Rosbridge / Websocket (Melodic) -> How can I disable TLS 1.0 and 1.1?
Hello,
Unfortunately, TLS version 1.0 and 1.1 is activated on our Rosbridge / Websocket port 9090. We connect via Google Chrome with TLS version 1.3 and with Internet Explorer with version 1.2, but a vulnerability scan revealed TLS version 1.0 at port 9090 and that is a problem.
We use Ubuntu 18.04 and ROS Melodic. Start the Rosbridge / Websocket with a ROS Launchfile and give the arguments SSL True and Cert- and Keyfiles at the start. Unfortunately I can't find any arguments for the TLS version.

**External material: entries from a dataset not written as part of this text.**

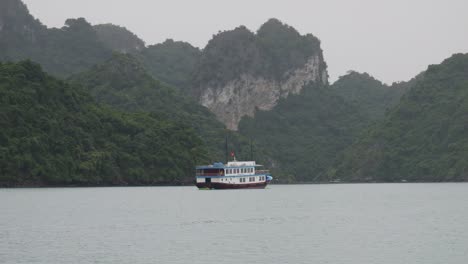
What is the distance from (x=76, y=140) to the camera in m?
131

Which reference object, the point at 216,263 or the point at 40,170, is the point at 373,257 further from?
the point at 40,170

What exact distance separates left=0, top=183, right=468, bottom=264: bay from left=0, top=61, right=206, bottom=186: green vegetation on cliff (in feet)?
131

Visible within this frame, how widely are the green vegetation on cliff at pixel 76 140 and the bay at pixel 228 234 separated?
3980 centimetres

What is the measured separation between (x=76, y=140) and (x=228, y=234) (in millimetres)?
84090

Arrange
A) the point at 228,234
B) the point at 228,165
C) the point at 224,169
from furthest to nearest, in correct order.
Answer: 1. the point at 228,165
2. the point at 224,169
3. the point at 228,234

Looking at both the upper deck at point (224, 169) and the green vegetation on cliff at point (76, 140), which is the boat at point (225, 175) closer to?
the upper deck at point (224, 169)

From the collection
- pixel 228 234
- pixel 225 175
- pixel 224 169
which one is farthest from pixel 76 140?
pixel 228 234

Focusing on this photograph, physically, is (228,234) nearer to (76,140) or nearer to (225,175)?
(225,175)

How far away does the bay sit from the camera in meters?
40.5

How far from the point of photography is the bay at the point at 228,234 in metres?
40.5

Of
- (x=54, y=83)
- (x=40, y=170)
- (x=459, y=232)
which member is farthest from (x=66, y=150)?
(x=459, y=232)

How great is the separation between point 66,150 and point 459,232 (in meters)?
84.8

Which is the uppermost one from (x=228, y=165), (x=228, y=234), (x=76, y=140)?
(x=76, y=140)

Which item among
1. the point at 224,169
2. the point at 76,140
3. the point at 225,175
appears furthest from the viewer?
the point at 76,140
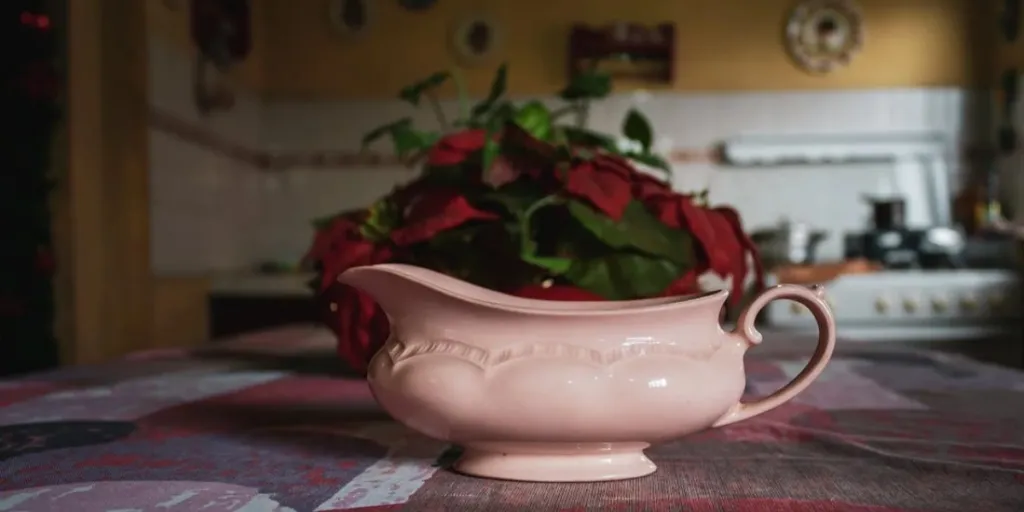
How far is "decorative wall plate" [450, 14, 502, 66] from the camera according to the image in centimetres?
330

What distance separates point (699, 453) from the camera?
1.89 ft

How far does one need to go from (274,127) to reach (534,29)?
40.7 inches

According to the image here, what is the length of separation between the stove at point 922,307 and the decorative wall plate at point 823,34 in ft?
3.08

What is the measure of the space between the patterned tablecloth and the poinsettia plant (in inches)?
4.8

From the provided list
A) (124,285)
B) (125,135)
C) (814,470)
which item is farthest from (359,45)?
(814,470)

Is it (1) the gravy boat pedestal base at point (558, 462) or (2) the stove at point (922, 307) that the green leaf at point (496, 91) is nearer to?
(1) the gravy boat pedestal base at point (558, 462)

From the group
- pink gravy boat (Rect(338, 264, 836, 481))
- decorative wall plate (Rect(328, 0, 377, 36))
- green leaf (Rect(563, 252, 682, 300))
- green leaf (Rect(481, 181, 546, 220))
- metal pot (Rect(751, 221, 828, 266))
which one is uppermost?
decorative wall plate (Rect(328, 0, 377, 36))

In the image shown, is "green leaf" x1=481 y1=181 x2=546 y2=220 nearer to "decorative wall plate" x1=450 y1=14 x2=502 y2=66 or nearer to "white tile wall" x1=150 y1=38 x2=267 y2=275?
"white tile wall" x1=150 y1=38 x2=267 y2=275

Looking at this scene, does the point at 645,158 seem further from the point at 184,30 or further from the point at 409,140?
the point at 184,30

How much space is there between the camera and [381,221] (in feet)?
2.52

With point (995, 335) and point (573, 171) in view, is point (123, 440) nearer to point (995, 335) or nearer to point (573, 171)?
point (573, 171)

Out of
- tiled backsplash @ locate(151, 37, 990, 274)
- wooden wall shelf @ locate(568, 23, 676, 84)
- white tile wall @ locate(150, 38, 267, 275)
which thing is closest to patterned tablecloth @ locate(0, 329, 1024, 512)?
white tile wall @ locate(150, 38, 267, 275)

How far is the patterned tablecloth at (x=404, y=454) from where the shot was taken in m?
0.45

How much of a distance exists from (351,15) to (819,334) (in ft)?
10.1
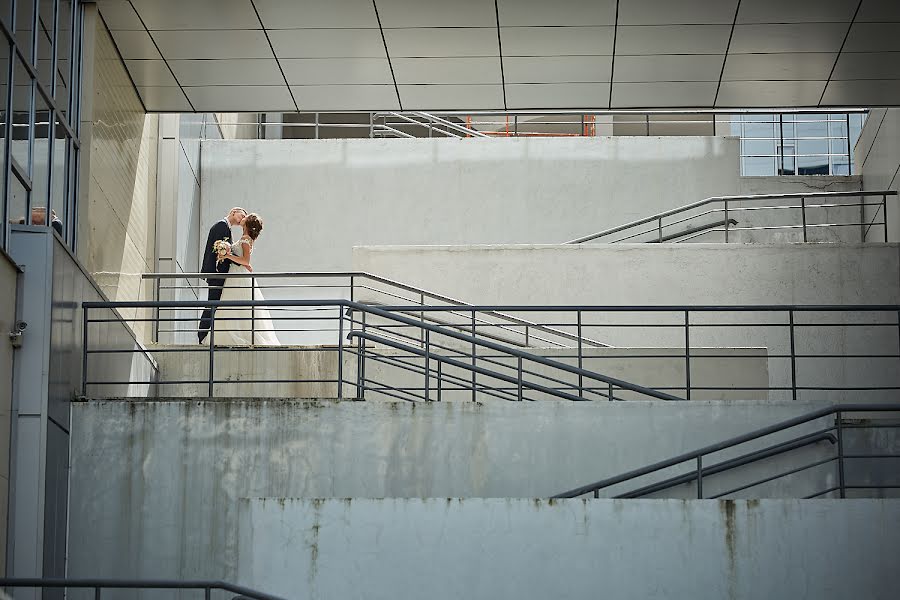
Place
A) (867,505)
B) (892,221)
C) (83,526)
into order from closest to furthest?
(867,505) < (83,526) < (892,221)

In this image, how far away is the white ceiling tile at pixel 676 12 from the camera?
1702 centimetres

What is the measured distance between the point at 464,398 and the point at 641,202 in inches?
316

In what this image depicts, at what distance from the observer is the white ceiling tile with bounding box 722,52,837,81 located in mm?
18375

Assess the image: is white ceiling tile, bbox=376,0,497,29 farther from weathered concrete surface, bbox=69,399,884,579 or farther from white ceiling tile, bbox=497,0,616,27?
weathered concrete surface, bbox=69,399,884,579

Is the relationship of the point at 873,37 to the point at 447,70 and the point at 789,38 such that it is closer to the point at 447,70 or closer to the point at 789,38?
the point at 789,38

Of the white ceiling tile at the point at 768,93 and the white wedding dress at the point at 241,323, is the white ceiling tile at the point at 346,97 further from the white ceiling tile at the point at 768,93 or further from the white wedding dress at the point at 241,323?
the white ceiling tile at the point at 768,93

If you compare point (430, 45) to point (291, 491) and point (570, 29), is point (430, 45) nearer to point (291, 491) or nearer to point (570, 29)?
point (570, 29)

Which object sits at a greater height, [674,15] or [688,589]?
[674,15]

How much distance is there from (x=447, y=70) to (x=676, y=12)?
304 cm

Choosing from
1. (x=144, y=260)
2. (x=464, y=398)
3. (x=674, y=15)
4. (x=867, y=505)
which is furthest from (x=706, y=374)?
(x=144, y=260)

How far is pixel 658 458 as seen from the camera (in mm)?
14547

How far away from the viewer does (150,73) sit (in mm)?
18469

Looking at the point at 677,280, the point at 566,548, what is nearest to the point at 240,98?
the point at 677,280

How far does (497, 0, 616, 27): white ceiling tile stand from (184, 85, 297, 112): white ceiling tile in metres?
3.52
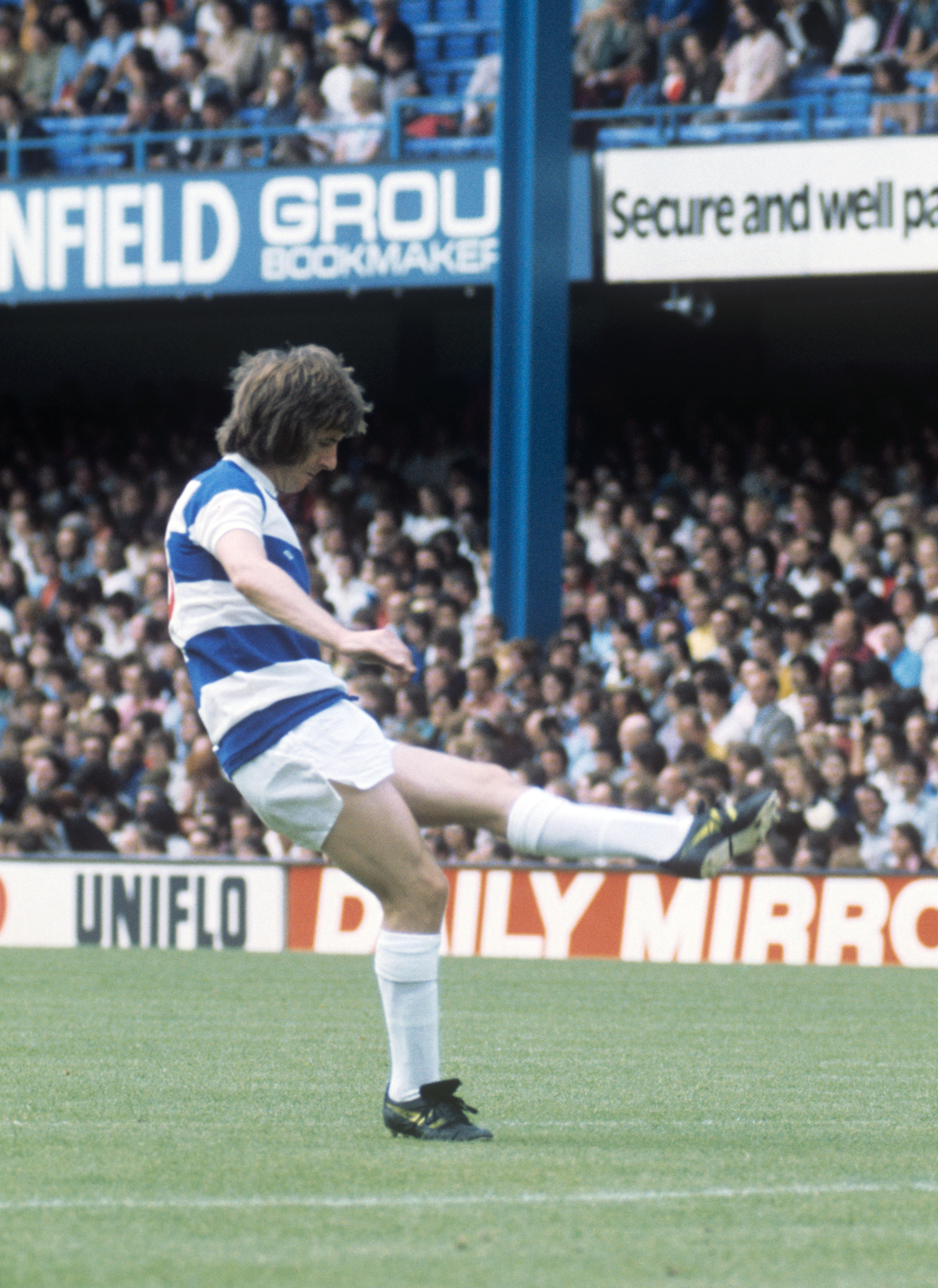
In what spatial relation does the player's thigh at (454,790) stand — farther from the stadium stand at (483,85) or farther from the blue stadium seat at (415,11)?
the blue stadium seat at (415,11)

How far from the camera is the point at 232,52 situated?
18.4m

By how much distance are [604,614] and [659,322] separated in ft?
15.8

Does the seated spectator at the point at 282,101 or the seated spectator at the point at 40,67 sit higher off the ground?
the seated spectator at the point at 40,67

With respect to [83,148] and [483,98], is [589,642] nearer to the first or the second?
[483,98]

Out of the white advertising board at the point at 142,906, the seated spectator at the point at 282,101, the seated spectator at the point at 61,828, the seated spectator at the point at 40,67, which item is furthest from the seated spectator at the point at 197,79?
the white advertising board at the point at 142,906

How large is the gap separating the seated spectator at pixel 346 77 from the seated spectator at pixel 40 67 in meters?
3.17

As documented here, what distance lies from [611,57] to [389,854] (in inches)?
515

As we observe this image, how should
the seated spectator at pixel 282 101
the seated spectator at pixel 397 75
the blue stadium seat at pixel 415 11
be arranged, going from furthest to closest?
1. the blue stadium seat at pixel 415 11
2. the seated spectator at pixel 282 101
3. the seated spectator at pixel 397 75

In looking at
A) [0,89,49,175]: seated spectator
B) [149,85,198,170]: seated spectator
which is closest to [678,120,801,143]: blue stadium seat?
[149,85,198,170]: seated spectator

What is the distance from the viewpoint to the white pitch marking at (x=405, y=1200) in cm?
425

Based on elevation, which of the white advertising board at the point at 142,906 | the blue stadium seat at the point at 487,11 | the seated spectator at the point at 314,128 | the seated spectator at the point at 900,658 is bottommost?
the white advertising board at the point at 142,906

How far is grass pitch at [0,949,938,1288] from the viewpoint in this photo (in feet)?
12.4

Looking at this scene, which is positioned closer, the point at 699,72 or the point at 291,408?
the point at 291,408

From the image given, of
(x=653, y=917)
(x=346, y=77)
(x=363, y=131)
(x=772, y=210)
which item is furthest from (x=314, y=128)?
(x=653, y=917)
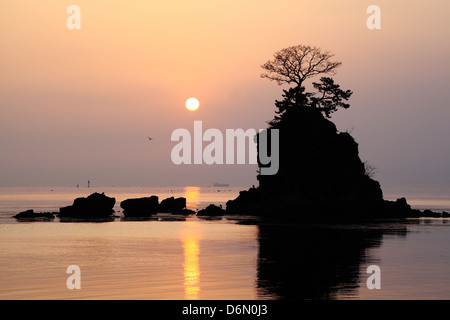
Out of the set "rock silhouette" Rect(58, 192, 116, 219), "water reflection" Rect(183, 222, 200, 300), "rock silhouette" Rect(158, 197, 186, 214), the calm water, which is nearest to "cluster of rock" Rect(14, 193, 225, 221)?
"rock silhouette" Rect(58, 192, 116, 219)

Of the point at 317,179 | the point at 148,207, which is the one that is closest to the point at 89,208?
the point at 148,207

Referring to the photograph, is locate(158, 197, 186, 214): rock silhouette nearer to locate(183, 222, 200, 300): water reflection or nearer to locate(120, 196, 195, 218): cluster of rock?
locate(120, 196, 195, 218): cluster of rock

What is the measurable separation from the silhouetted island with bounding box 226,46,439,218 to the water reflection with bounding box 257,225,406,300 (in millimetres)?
22497

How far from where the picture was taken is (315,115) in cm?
9531

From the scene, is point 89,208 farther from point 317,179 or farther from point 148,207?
point 317,179

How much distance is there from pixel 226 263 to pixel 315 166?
5617 cm

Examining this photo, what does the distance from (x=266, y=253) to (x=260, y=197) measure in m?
55.1

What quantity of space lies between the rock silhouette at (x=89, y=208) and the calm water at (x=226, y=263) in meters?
26.1

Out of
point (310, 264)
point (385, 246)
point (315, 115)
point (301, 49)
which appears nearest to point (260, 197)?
point (315, 115)

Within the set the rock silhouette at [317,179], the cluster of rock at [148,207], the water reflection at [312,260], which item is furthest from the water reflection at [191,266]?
the cluster of rock at [148,207]

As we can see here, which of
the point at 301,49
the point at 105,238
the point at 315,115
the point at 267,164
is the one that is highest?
the point at 301,49

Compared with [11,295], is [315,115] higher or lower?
higher

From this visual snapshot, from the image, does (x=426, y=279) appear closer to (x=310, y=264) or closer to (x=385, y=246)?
(x=310, y=264)

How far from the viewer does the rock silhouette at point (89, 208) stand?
308 ft
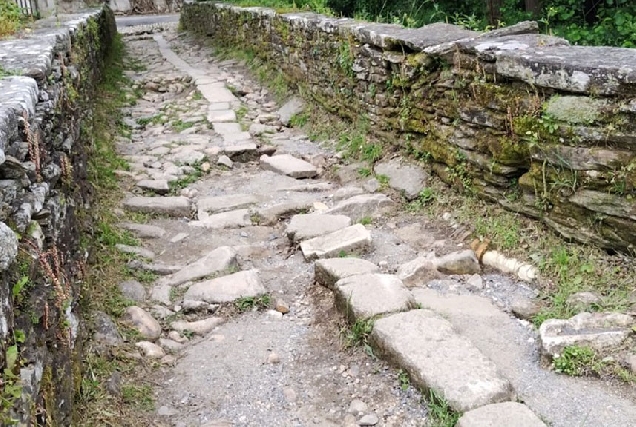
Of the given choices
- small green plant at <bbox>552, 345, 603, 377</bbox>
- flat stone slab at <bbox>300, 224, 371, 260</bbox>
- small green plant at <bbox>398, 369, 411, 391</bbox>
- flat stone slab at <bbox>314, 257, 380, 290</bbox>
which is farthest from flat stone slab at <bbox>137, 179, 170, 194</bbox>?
small green plant at <bbox>552, 345, 603, 377</bbox>

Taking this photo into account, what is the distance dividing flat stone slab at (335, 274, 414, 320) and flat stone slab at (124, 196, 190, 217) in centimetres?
238

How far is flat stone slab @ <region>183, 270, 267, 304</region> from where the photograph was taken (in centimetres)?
416

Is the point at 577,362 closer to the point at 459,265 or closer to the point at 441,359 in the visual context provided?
the point at 441,359

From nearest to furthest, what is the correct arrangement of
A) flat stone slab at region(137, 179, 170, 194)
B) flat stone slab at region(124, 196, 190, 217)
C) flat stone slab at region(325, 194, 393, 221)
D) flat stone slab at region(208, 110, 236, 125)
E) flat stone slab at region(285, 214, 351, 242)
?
flat stone slab at region(285, 214, 351, 242), flat stone slab at region(325, 194, 393, 221), flat stone slab at region(124, 196, 190, 217), flat stone slab at region(137, 179, 170, 194), flat stone slab at region(208, 110, 236, 125)

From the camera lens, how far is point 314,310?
4.00 metres

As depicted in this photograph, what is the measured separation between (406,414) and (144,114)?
7.11 meters

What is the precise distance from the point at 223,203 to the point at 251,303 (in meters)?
1.99

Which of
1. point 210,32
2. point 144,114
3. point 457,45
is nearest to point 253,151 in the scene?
point 144,114

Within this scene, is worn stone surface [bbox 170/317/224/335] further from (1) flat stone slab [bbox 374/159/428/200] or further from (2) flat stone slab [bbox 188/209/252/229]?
(1) flat stone slab [bbox 374/159/428/200]

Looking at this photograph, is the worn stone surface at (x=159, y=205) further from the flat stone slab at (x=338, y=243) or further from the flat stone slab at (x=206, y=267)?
the flat stone slab at (x=338, y=243)

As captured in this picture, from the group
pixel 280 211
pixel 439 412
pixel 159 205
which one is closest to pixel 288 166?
pixel 280 211

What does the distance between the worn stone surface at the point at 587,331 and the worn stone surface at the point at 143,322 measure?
213cm

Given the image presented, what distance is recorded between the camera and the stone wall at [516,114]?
3.71m

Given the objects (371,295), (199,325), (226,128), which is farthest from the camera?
(226,128)
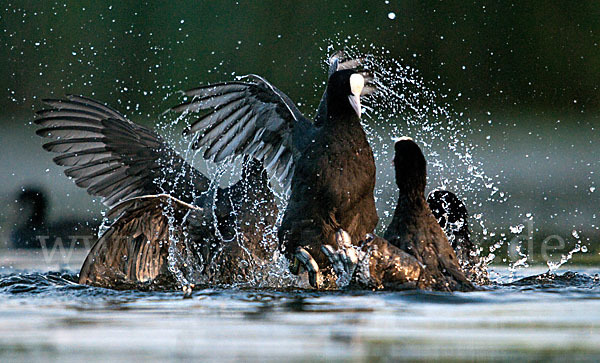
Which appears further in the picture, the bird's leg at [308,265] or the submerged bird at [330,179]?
the submerged bird at [330,179]

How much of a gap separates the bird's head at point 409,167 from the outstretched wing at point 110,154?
5.81ft

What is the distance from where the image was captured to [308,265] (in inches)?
253

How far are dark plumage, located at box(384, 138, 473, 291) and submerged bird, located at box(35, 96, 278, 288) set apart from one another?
1189 mm

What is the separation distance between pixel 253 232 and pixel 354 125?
1075mm

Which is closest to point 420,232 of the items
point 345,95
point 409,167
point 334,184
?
point 409,167

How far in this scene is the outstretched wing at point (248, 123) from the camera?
7.34 m

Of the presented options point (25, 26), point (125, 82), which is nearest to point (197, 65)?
point (125, 82)

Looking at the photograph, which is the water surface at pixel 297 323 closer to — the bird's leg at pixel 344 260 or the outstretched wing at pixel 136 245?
the bird's leg at pixel 344 260

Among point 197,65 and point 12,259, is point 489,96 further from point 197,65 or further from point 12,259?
point 12,259

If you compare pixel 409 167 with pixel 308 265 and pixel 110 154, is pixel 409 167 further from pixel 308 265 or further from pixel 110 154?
pixel 110 154

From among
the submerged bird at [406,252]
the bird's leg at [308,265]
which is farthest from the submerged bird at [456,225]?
the bird's leg at [308,265]

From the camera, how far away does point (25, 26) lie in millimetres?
15328

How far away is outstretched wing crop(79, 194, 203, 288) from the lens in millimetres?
6504

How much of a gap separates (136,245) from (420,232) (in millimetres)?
2048
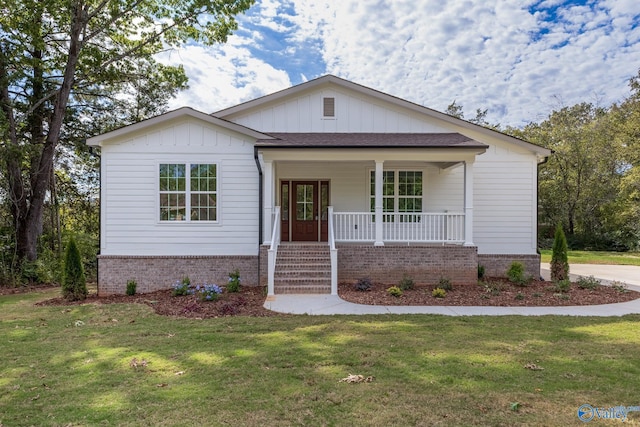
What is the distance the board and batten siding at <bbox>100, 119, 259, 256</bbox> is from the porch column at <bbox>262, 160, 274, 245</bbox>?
44 cm

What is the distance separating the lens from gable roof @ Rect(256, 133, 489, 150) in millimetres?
9336

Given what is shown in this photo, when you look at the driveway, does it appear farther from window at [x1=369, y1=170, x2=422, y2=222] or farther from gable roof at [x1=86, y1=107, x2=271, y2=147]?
gable roof at [x1=86, y1=107, x2=271, y2=147]

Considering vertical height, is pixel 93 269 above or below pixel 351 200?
below

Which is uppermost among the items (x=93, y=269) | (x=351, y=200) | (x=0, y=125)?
(x=0, y=125)

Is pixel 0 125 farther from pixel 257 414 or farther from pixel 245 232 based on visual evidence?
pixel 257 414

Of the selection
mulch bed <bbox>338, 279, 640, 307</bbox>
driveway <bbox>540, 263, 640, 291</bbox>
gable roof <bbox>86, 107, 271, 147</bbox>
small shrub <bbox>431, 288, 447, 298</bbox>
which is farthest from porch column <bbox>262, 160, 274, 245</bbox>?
driveway <bbox>540, 263, 640, 291</bbox>

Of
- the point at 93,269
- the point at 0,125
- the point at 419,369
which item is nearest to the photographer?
the point at 419,369

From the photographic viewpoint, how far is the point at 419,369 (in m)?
3.99

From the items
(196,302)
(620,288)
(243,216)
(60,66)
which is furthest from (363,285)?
(60,66)

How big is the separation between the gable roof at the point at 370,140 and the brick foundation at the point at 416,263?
2.75 m

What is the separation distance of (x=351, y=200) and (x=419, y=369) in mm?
7768

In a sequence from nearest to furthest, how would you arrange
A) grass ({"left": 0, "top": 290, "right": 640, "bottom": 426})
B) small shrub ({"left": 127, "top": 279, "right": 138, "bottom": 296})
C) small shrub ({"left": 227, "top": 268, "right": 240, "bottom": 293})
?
1. grass ({"left": 0, "top": 290, "right": 640, "bottom": 426})
2. small shrub ({"left": 227, "top": 268, "right": 240, "bottom": 293})
3. small shrub ({"left": 127, "top": 279, "right": 138, "bottom": 296})

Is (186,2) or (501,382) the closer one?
(501,382)

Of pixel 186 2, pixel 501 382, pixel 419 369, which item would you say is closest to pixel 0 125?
pixel 186 2
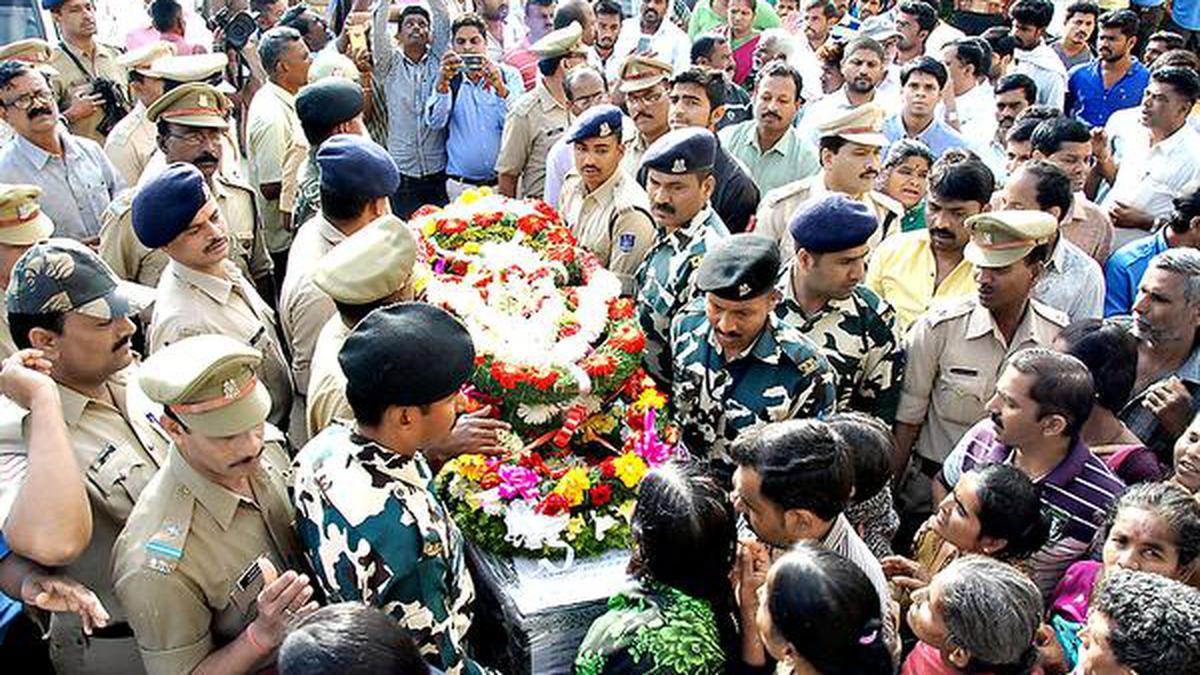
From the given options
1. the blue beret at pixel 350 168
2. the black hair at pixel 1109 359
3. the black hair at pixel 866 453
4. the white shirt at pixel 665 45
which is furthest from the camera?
the white shirt at pixel 665 45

How can I deactivate TLS versions 1.0 and 1.1 on Rosbridge / Websocket?
Greetings Bernde
afaik,
rosbridgeuses Autobahn for its websocket infrastructure. You may want to see whether Autobahn provides any knobs to tune.I have now asked Python Autobahn, but have not yet received an answer. Does any of you know where the Python Autobahn files are or where I can find them in Ubuntu 18.04? Can these be found somewhere in the ROS structures or in the Python structures?
Afaik Autobahn is a system dependency, not a ROS package.
So this would be the default location for Python packages on your system.